## Given request 1
Answer these questions about the journal entry on a boat trip in the rain:
(a) From which direction is the wind blowing at the start?
(b) How does the writer tell that the rising ducks are black ones?
(c) For how long does a bubble formed by a raindrop float?
## Given request 2
Reproduce the part of the journal entry on a boat trip in the rain between "April 17, 1856." and "of the wood.", inclusive.
═════ Supplied passage
April 17, 1856. I start for Conantum in a boat, wind southwest. I can hide my oars and sail up there and come back another day. A moist muggy afternoon, rain threatening, true April weather, after a particularly warm and pleasant forenoon. The meadows are still well covered and I cut off the bends. The red-wing (blackbird) goes over with his che-e-e che-e chatter chatter. On Hubbard’s great meadow I hear the sound of some fowl, perhaps a loon, rushing through the water, over by Dennis’s Hill, and push for it. Meanwhile it grows more and more rain threatening – all the air moist and muggy, a great ill-defined cloud darkening all the West. I push on until I feel the first drops, knowing that the wind will take me back again. Now I hear ducks rise and know by their hoarse quacking that they are black ones, and see two going off as if with one mind along the edge of the wood.

Now comes the rain with a rush. In haste I put my boat about, raise my sail and, cowering under my umbrella in the stern, with the steering oar in my hand, begin to move homeward. The rain soon fulls up my sail and it catches all the little wind. From under the umbrella I look out on the scene. The big drops pepper the watery plain on every side. It is not a hard, dry pattering, as on a roof, but a softer, liquid pattering which makes the impression of a double wateriness. You do not observe the drops descending but where they strike, for they batter and indent the surface deeply like buckshot, and they, or else other drops, which they create, rebound or hop up an inch or two, and these last you see, and also when they fall back broken into small shot and roll up on the surface. Around each shot mark are countless circling dimples, running into and breaking one another, and very often a bubble is formed by the force of the shot, which floats for an entire half minute. These big shot are battering the surface every three inches or thicker.
══════════
═════ Data entries
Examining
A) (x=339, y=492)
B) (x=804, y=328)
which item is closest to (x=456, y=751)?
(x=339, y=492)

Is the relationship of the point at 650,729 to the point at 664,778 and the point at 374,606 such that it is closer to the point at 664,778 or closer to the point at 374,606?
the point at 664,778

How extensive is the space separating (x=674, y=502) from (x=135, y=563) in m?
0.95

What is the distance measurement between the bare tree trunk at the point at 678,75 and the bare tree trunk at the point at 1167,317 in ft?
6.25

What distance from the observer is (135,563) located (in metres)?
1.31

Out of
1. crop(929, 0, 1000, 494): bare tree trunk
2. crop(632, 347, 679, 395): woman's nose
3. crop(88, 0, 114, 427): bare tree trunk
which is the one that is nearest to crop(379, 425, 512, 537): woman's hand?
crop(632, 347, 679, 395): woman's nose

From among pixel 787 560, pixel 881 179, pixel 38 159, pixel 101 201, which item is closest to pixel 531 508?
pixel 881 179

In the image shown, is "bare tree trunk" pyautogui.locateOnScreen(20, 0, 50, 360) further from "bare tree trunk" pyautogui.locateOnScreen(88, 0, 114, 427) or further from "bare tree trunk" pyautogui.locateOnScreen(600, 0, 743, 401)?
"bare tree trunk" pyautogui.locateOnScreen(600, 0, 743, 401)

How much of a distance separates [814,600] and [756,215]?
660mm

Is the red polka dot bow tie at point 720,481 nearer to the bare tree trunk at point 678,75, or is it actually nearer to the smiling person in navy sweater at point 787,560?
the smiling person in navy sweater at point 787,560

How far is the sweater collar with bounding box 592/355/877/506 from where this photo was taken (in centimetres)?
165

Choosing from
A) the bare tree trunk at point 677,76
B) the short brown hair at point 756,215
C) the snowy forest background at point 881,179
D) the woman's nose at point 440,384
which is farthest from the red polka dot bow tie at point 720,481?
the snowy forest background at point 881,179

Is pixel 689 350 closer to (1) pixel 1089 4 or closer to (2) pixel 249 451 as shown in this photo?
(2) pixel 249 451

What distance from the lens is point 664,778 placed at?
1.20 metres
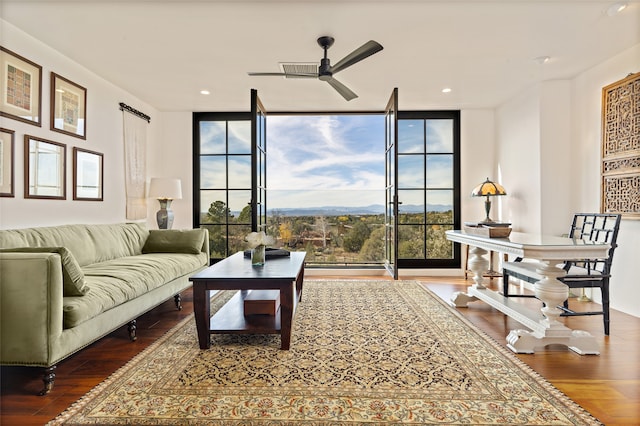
══════════
## Worked solution 1
(a) Southwest.
(b) By their hoarse quacking.
(c) For an entire half minute.

## Worked solution 2
April 17, 1856. I start for Conantum in a boat, wind southwest. I can hide my oars and sail up there and come back another day. A moist muggy afternoon, rain threatening, true April weather, after a particularly warm and pleasant forenoon. The meadows are still well covered and I cut off the bends. The red-wing (blackbird) goes over with his che-e-e che-e chatter chatter. On Hubbard’s great meadow I hear the sound of some fowl, perhaps a loon, rushing through the water, over by Dennis’s Hill, and push for it. Meanwhile it grows more and more rain threatening – all the air moist and muggy, a great ill-defined cloud darkening all the West. I push on until I feel the first drops, knowing that the wind will take me back again. Now I hear ducks rise and know by their hoarse quacking that they are black ones, and see two going off as if with one mind along the edge of the wood.